Adana’da kısa film, uzun metraj, sinema çalışmaları, etkinlikler yapan ve yapmak isteyenlere bir bilgi vermek isterim. Adana iklimiyle, coğrafyasıyla, kırsalıyla, kent hayatıyla başlı başına bir film platosudur. Neredeyse dokuz ay güneşe sahiptir. Aynı anda güneşi, yağmuru, karı mevcut olan coğrafi bir iklime sahiptir. İlçelerden merkezine tüm mahallelerinde hikayeler barındıran Adana, tarihi dokusu ve kültürel yapısıyla onlarca sanatçı ve sanat eseri çıkartmıştır. Bir zamanlar sinemanın katalizörü olduğu gibi şimdi de aktif olarak üretim içerisindedir. Özellikle son yıllarda bağımsız filmlerden, gişe filmlerine, yerli dizilerden, yabancı filmlere, festivallerden, eğitimlere bir çok projeye ev sahipliği yapmıştır.
Bu üretimlerin daha da artması için Adana’nın bir film platosuna ihtiyacı vardır. Platonun bir film yapımı için gerekli donanımlara sahip olması gerekmektedir. Mekan tasarımından, dekor yapımına, teknik yapılanmadan, kostüm oluşturmaya, açık ve kapalı alanlara film yapımı için tüm donelerin platoya yerleştirilmesi gerekmektedir. Ve bunu gerçekleştirmek için kentin dinamiklerinin harekete geçmesi gerekir. Bu sayede maddi ve ayni katkılarla Adana’nın bir platosu olabilir. Ancak bir plato yapmak hiçbir anlam ifade etmeyedebilir. Eğer o platoda sürekli üretim yapılmazsa, orası bir süre sonra atıllaşır.
Atıllaşmamasının da iki yolu var. Türkiye’de bir çok alanda olduğu gibi sinema sektöründe de atar damar İstanbul’dur. Öncelikle bir film platosu yapılması için İstanbul’daki yapım firmalarıyla iletişim kurulmalı elbette. Ve onlarla ön anlaşmalar yapılmalı. Onların Adana’da film, dizi vb çekmeleri için görüşmeler yapılmalı. Onlara olanaklar sağlanmalı. Adana’da ekip, ekipman, ulaşım, konaklama, yeme, içme vb katkılarla ortaklıklar kurulmalı. Bunlar da yeterli değil elbette.
Aslında en önemlisi Adana’da var olan üretimi harekete geçirmek ve desteklemektir.
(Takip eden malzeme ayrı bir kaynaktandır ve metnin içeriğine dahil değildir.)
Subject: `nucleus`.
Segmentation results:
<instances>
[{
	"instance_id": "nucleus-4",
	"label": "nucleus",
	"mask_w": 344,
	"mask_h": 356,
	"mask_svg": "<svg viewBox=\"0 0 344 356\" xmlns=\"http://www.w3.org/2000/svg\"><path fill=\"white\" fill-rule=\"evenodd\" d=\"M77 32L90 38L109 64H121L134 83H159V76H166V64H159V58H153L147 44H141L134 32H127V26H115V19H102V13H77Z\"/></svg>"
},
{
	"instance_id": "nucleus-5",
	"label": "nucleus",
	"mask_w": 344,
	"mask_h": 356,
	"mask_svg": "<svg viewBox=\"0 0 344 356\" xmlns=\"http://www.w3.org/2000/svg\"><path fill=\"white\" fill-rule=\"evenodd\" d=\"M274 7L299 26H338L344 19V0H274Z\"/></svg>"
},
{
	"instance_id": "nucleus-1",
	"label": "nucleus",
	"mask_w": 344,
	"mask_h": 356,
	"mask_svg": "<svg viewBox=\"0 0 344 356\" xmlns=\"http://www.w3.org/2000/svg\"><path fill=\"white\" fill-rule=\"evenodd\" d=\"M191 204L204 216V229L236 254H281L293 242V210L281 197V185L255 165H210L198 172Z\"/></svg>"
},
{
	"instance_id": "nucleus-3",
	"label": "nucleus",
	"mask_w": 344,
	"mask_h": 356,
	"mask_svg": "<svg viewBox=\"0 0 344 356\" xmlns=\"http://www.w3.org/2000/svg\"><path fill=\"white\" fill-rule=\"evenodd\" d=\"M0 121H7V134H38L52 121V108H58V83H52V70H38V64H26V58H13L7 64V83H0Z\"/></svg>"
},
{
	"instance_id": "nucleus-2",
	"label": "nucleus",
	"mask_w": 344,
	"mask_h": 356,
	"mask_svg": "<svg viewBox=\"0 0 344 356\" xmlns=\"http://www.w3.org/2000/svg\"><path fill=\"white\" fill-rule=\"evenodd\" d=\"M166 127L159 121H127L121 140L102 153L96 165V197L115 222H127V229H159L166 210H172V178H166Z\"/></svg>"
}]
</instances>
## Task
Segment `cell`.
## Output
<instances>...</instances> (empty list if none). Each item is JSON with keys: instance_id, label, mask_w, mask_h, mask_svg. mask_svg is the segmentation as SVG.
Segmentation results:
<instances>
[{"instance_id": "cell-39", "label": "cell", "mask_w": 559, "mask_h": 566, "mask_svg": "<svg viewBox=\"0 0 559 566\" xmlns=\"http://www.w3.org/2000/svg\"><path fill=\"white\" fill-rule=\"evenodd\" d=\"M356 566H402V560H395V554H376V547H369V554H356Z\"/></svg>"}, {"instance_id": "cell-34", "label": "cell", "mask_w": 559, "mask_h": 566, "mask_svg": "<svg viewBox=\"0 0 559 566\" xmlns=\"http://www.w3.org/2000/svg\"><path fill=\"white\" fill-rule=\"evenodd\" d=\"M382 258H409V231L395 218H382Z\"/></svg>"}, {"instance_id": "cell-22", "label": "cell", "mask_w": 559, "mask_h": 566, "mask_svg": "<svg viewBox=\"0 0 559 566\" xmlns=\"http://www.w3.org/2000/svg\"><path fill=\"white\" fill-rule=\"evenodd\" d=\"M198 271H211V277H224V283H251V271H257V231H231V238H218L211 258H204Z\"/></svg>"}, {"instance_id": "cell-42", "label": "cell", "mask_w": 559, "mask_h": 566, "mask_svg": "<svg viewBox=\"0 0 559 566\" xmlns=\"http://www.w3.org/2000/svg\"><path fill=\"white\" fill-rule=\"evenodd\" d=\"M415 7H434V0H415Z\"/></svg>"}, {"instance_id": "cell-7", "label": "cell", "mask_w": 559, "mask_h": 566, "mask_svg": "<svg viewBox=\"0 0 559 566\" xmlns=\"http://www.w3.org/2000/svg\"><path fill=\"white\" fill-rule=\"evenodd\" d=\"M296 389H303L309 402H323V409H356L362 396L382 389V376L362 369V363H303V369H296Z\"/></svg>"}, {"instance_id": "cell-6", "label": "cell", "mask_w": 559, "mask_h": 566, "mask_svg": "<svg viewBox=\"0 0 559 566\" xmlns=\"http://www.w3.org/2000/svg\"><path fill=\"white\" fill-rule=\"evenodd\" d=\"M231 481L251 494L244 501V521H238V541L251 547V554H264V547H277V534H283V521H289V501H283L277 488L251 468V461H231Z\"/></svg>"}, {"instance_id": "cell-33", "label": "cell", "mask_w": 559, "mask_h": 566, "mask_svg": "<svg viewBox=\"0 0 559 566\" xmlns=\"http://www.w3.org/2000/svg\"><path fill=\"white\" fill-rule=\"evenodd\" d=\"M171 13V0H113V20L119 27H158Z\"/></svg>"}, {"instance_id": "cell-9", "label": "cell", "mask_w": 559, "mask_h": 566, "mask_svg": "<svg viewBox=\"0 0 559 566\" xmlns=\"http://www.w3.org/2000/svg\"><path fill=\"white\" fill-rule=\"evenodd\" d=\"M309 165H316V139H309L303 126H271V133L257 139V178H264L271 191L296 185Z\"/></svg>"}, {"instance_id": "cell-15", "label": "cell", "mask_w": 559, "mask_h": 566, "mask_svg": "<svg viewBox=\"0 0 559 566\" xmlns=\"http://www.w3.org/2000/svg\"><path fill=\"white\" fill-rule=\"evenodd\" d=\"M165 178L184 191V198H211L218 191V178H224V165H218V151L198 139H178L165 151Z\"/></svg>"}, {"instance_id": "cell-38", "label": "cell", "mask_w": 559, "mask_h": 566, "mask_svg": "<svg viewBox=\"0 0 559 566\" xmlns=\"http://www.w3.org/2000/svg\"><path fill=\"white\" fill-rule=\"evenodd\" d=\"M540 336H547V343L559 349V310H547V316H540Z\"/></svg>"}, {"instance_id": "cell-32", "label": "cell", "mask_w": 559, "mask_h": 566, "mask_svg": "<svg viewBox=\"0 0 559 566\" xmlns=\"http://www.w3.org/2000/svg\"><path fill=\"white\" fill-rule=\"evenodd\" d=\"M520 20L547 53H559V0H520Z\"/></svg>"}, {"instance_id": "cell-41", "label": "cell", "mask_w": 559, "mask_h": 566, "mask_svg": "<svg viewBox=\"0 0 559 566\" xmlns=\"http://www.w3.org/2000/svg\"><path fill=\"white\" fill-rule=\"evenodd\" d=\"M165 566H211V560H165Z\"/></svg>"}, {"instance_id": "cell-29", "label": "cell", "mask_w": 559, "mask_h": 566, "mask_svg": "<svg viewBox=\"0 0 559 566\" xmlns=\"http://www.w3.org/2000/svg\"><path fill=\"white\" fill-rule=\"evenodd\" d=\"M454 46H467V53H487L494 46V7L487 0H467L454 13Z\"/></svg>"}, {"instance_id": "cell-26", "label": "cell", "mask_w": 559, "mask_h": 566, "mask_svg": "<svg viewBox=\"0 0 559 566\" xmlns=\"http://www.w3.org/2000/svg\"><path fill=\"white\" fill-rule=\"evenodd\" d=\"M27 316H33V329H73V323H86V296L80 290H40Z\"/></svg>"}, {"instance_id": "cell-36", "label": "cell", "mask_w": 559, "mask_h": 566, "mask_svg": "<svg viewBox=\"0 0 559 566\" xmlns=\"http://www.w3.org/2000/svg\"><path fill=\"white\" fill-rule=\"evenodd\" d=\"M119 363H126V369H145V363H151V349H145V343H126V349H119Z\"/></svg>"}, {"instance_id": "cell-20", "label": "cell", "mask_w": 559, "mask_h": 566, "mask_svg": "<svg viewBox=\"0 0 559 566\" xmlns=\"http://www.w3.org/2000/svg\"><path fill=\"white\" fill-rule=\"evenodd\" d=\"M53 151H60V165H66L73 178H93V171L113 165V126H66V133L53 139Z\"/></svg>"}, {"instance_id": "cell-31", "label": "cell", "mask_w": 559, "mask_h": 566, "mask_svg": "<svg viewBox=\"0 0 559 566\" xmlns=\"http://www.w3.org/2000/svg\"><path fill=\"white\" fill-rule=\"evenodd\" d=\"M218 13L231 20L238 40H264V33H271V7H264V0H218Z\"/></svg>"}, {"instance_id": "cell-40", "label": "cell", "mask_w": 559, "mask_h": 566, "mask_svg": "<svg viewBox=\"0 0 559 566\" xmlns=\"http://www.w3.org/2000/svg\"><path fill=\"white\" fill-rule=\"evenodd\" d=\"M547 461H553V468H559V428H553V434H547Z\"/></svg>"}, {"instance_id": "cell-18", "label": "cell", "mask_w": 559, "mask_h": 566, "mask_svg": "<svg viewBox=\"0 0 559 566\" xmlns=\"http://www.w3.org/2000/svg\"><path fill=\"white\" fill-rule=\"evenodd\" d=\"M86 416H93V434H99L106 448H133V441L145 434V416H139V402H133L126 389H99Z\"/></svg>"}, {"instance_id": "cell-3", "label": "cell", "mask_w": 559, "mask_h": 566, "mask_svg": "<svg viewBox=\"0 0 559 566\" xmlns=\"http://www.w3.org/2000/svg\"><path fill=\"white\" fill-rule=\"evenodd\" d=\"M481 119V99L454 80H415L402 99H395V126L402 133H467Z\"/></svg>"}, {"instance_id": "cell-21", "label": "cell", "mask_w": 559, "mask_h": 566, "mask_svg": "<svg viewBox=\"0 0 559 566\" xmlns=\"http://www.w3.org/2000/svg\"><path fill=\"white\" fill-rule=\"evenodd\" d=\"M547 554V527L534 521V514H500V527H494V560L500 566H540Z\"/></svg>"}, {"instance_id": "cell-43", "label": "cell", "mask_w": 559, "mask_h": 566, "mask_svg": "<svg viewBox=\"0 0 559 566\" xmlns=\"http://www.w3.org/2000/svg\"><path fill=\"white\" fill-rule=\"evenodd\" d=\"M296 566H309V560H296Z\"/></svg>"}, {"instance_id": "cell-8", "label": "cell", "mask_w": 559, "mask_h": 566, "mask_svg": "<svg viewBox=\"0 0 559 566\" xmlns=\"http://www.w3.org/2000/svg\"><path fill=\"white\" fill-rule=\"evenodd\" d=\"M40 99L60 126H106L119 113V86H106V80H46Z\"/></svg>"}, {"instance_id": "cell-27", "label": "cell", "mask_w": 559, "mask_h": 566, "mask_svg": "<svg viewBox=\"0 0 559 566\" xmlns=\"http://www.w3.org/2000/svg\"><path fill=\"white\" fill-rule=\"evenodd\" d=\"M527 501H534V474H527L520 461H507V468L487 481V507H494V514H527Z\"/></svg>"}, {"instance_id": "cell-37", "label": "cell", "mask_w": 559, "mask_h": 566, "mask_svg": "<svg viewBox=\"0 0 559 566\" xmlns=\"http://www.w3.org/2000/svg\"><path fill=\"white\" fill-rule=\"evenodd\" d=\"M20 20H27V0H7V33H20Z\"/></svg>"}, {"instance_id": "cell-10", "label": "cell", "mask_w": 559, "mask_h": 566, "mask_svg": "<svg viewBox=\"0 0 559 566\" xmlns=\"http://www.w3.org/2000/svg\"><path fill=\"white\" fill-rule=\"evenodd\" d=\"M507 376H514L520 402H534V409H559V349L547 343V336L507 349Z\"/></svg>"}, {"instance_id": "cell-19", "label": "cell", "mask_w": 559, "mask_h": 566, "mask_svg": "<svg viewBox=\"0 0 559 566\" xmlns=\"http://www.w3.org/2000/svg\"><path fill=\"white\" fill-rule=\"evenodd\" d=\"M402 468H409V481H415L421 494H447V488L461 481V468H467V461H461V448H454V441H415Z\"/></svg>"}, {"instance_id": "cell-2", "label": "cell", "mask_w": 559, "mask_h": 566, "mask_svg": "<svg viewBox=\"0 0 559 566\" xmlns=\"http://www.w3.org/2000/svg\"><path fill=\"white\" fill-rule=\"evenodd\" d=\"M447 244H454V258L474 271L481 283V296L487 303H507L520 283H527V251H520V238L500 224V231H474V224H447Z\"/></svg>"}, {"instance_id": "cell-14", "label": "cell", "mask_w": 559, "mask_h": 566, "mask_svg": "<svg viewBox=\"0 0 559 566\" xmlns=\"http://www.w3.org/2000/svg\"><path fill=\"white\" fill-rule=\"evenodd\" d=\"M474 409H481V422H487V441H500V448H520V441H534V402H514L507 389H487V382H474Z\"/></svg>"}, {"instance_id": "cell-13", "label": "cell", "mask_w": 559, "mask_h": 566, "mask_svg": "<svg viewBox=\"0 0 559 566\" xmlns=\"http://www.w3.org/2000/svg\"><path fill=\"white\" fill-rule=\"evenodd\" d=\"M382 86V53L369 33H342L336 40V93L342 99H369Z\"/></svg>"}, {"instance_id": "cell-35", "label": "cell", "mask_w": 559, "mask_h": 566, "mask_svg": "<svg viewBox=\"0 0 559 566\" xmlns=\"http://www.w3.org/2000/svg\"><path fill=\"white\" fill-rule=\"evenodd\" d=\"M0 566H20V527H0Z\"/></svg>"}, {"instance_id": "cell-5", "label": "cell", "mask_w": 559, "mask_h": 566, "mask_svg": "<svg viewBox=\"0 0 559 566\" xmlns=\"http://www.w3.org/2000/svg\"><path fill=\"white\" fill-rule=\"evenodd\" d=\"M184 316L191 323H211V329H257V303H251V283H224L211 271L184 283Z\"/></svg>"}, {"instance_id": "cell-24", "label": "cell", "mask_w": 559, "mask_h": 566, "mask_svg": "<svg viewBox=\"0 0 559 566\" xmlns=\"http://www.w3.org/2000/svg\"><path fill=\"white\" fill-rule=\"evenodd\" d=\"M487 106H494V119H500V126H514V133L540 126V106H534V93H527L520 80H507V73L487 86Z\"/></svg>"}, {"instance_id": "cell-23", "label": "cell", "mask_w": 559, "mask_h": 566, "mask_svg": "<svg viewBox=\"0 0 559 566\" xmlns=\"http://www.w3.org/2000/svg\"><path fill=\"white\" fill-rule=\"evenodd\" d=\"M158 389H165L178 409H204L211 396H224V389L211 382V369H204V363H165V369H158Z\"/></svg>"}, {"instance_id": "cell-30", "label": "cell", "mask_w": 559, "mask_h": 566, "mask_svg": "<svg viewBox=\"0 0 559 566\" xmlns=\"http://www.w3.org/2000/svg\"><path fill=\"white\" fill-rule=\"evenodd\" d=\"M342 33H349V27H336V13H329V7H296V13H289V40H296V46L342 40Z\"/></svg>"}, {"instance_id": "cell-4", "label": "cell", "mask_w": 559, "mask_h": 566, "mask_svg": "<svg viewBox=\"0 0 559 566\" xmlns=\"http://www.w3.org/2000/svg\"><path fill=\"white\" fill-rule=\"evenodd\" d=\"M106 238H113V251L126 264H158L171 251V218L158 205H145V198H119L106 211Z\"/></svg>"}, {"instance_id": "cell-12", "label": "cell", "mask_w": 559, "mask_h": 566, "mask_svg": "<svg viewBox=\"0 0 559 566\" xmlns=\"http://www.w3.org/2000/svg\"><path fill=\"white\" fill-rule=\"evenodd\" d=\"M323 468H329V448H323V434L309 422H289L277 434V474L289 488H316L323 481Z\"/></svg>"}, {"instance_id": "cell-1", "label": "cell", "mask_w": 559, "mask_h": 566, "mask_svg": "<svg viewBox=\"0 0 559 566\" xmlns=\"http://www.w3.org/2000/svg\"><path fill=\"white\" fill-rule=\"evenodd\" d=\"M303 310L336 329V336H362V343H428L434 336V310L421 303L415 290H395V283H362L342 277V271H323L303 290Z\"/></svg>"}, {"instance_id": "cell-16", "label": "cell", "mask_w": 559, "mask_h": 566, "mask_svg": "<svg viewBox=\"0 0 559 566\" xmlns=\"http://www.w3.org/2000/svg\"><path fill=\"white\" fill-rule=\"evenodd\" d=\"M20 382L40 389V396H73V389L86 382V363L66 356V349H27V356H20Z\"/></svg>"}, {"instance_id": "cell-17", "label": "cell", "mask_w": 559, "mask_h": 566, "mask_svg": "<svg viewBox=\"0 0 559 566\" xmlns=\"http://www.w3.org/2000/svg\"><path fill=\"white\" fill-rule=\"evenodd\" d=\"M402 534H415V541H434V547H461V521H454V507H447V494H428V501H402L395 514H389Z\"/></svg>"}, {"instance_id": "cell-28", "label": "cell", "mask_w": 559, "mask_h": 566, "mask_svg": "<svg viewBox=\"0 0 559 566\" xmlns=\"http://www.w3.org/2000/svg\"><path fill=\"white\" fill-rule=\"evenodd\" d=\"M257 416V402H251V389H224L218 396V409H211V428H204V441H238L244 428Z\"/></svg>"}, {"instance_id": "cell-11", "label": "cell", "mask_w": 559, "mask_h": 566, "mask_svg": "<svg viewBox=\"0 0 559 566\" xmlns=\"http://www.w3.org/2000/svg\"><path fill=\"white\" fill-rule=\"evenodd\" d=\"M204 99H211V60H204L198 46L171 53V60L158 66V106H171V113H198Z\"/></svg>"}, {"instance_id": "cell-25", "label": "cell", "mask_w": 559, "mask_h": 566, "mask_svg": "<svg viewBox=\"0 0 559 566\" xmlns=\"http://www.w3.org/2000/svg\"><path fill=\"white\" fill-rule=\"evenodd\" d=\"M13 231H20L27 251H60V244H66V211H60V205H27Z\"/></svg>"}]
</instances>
Reji, kamera, ışık, ses, sanat, set vb eğitimler verilecek atölyeler açılmalı. Üniversitede ilgili bölümlerle, iletişim lisesiyle, sanat kurumlarıyla, kentte sinema ile aktif uğraşan filmcilerle ve bireysel kısa-uzun metraj film çeken kişilerle görüşmeler yapılmalı. Bir film çalışmasında yer alabilecek yetkin çalışanlar oluşturulmalı.
Tüm bunlar teoride kalmayıp pratik uygulamaya taşınmalı. Her eğitim sonunda örnek kısa filmler, belgeseller, klipler, reklam filmleri vb. çekimi yapılmalı. Katılımcıların ve Adana’da hali hazırda var olan filmcilerin üretimlerine destek olunmalı. Son yıllarda Adana’da üretim yapmış onlarca başarılı sinemacı mevcut. Ulusal ve uluslararası boyutta başarılar sağlamış bu arkadaşların önerileri dinlenmeli.
Varsa üretimlerini Adana’da çekmeleri için yönlendirilmeli. Çünkü Adana’da bir plato yapılacaksa İstanbul’la bağlantı kurmanın yanı sıra yerelden ulusala başarılar sağlamış ekipleri devreye sokmak gerekmekte. Bereketli toprakların geçmişten günümüze ne denli üretken ve başarılı olduğunu göz ardı etmemeli.
Sinema bireysel değil kolektif bir sanattır.